Git History Investigation
Trigger Boundary
- •Use when regressions, ownership questions, or behavioral drift require historical analysis.
- •Do not use for binary-search regression isolation; use
git-bisect-debugging. - •Do not use for security-only threat analysis; use
security-threat-modeling.
Goal
Find the commit-level root cause and decision context behind observed behavior.
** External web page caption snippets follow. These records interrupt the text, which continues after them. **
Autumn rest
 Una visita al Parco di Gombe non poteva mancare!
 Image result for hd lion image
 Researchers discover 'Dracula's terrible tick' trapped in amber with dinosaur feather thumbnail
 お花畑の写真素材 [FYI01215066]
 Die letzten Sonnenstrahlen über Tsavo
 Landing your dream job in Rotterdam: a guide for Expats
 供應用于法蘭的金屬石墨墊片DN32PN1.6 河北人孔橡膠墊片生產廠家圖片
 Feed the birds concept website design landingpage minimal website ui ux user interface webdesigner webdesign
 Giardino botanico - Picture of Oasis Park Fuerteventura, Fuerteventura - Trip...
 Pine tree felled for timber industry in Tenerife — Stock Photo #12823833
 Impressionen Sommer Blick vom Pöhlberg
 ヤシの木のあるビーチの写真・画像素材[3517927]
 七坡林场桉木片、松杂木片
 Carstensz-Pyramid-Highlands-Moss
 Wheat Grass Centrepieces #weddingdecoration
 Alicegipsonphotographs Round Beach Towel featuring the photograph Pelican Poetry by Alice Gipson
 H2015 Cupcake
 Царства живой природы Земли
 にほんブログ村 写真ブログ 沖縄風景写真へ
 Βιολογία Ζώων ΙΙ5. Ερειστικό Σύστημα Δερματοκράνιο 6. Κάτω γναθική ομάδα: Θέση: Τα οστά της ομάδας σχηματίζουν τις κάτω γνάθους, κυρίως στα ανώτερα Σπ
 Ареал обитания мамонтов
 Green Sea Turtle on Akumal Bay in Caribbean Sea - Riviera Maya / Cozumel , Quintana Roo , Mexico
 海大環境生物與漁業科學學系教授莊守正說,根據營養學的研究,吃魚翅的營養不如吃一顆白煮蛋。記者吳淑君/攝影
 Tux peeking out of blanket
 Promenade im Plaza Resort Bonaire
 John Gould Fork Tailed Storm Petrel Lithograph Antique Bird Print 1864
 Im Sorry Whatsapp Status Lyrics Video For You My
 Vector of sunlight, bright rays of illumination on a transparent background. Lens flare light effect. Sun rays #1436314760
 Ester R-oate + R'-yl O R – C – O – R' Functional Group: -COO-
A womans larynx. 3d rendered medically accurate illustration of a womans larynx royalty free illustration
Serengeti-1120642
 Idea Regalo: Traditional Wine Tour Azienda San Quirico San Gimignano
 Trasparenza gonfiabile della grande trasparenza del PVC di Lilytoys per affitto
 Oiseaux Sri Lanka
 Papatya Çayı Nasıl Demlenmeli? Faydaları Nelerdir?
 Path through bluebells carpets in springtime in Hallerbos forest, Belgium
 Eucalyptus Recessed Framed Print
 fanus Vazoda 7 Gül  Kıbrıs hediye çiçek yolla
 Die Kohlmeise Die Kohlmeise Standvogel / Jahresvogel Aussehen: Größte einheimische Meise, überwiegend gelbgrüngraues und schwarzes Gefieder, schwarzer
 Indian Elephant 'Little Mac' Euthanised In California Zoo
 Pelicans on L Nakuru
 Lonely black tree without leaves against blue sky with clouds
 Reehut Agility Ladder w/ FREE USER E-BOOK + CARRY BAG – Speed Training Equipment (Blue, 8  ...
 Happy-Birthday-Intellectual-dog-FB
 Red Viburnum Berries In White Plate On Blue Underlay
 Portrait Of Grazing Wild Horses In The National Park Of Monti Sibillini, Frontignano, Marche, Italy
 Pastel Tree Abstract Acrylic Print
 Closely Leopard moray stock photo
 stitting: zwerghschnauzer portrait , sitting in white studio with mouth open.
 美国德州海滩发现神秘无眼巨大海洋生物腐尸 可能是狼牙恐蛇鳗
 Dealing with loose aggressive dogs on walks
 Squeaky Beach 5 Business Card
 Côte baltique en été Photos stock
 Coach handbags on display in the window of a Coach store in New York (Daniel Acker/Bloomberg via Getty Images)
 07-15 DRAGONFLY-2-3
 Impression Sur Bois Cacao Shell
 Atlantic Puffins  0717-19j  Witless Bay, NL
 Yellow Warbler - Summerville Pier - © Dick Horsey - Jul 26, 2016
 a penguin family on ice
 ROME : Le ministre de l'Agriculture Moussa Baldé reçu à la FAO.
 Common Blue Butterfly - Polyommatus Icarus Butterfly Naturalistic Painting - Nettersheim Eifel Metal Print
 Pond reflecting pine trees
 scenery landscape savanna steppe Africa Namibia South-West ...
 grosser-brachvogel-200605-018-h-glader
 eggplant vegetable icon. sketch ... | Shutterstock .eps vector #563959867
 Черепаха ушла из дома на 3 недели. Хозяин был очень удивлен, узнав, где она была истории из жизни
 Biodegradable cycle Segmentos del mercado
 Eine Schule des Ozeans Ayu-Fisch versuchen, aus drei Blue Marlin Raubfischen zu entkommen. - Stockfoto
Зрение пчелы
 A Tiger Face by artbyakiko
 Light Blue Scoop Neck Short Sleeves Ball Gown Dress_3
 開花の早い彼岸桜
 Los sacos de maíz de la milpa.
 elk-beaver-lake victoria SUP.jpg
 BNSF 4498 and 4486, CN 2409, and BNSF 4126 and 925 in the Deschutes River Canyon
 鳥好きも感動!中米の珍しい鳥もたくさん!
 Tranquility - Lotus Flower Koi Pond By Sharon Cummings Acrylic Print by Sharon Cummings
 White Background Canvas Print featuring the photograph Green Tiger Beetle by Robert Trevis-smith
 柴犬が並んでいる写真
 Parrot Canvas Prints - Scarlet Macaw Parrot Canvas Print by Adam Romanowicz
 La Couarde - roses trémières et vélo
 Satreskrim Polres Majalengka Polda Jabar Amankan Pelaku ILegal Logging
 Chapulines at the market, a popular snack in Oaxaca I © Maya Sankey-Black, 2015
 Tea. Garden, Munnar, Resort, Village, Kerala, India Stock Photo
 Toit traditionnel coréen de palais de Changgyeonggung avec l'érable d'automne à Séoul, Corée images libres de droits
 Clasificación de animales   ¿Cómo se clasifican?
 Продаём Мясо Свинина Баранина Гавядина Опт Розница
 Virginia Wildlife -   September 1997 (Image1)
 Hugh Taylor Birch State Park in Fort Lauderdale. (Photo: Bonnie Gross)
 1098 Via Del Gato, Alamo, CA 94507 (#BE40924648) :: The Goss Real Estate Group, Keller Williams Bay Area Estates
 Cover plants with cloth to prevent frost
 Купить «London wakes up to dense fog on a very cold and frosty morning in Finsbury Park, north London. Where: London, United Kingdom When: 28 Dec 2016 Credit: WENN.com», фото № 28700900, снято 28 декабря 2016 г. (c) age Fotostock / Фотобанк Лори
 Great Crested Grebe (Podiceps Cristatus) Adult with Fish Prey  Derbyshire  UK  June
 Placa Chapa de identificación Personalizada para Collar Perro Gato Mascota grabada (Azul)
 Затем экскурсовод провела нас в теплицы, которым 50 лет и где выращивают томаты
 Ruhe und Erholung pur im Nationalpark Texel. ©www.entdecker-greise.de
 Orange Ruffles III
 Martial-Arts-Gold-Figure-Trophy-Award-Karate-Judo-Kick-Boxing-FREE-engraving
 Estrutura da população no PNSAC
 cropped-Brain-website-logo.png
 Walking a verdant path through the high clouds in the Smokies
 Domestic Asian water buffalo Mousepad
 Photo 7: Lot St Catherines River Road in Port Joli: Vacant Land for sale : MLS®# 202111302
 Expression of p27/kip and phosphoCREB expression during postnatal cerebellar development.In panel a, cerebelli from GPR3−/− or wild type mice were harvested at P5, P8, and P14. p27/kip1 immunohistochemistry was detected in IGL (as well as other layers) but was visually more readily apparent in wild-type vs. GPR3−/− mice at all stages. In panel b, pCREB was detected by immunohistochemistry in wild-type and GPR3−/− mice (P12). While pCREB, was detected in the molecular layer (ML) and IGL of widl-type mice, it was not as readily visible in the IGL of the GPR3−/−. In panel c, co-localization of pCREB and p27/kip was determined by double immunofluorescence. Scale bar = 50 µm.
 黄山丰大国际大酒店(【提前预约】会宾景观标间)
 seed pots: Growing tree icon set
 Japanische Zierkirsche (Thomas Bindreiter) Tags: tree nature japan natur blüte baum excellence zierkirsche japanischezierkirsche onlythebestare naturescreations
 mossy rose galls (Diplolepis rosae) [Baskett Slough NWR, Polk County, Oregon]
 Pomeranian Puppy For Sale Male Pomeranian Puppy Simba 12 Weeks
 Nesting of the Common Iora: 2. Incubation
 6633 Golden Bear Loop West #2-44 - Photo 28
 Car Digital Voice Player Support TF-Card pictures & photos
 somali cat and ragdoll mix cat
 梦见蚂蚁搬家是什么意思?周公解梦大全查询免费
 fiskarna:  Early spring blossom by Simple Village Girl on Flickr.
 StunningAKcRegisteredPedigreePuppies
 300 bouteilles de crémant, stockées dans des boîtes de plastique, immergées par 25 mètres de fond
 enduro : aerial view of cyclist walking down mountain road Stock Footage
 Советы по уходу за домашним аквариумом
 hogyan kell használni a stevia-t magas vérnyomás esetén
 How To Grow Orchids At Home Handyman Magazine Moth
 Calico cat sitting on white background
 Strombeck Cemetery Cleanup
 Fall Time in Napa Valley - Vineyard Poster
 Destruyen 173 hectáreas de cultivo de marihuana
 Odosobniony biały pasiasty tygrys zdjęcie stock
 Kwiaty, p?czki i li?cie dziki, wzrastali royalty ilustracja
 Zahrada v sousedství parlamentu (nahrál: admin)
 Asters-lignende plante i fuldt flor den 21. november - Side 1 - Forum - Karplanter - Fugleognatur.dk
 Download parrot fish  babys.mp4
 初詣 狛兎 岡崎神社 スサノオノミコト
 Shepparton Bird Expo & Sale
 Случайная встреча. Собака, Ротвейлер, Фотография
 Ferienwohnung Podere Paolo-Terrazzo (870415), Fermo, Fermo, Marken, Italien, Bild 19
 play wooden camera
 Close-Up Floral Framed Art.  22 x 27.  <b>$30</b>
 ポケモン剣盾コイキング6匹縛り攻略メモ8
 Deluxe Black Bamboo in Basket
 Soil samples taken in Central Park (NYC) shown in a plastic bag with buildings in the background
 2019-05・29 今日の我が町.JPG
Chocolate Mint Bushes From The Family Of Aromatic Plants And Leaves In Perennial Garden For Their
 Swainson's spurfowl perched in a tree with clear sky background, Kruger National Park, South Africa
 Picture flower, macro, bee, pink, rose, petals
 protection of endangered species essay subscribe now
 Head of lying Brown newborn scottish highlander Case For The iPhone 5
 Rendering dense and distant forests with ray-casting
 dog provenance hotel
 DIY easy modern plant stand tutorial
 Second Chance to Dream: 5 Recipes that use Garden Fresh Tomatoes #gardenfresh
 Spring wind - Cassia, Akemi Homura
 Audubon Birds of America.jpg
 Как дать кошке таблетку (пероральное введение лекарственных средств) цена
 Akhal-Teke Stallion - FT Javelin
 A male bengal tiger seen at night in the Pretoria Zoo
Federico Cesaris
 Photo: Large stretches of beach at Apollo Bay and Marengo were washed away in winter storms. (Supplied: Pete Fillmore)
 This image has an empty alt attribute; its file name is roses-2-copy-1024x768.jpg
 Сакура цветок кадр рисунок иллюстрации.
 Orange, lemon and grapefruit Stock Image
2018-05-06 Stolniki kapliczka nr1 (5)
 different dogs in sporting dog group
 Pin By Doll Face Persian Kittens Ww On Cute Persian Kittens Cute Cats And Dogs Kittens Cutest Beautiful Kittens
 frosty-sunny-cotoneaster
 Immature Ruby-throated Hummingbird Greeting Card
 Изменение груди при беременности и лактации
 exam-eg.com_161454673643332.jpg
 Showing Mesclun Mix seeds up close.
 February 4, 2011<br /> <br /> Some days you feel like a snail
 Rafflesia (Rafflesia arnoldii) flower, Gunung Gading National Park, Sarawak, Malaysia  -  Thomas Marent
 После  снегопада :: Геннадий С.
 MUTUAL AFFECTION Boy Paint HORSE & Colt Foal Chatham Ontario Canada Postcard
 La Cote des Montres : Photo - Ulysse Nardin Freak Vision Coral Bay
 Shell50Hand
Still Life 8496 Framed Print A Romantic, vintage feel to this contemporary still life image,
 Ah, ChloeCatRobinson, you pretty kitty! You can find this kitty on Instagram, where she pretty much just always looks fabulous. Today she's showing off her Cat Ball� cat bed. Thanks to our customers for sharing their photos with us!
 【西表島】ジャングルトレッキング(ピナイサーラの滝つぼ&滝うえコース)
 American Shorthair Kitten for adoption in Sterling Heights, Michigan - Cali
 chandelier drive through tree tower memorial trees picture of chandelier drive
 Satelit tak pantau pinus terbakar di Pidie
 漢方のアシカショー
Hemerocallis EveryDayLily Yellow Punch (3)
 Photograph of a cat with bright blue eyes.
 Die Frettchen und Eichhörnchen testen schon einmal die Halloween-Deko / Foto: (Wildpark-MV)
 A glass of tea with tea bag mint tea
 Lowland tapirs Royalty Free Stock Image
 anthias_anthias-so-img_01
Shared Git Contract (Canonical)
- •Use
../git-branch-strategy/references/git-governance-contract.mdas the single schema and gate source. - •Track investigation artifacts with
GIT-HIS-*IDs. - •Run machine validation:
python3 ../git-branch-strategy/scripts/validate_git_contract.py --manifest <path/to/manifest.json>.
Inputs
- •Reproducible symptom or unexpected behavior
- •Candidate file paths, modules, or time window
- •Available issue, PR, or review metadata
Outputs
- •
GIT-HIS-*chronological evidence trail - •Root-cause candidate commit set with rationale
- •Follow-up remediation recommendation
Workflow
- •Narrow scope by file path, author, and date window.
- •Inspect commit diffs and messages for behavioral shifts.
- •Cross-reference blame data with review and issue context.
- •Validate candidate root cause against symptom timeline.
- •Publish findings with confidence level and contract validation evidence.
Quality Gates
- •Evidence chain links symptom to specific commit behavior.
- •Root-cause claim includes reproducible supporting data.
- •Alternative hypotheses are documented and ruled out.
- •Follow-up actions target root causes, not only symptoms.
Failure Handling
- •Stop when symptom cannot be reproduced or scoped.
- •Escalate when history evidence is insufficient for a high-confidence claim.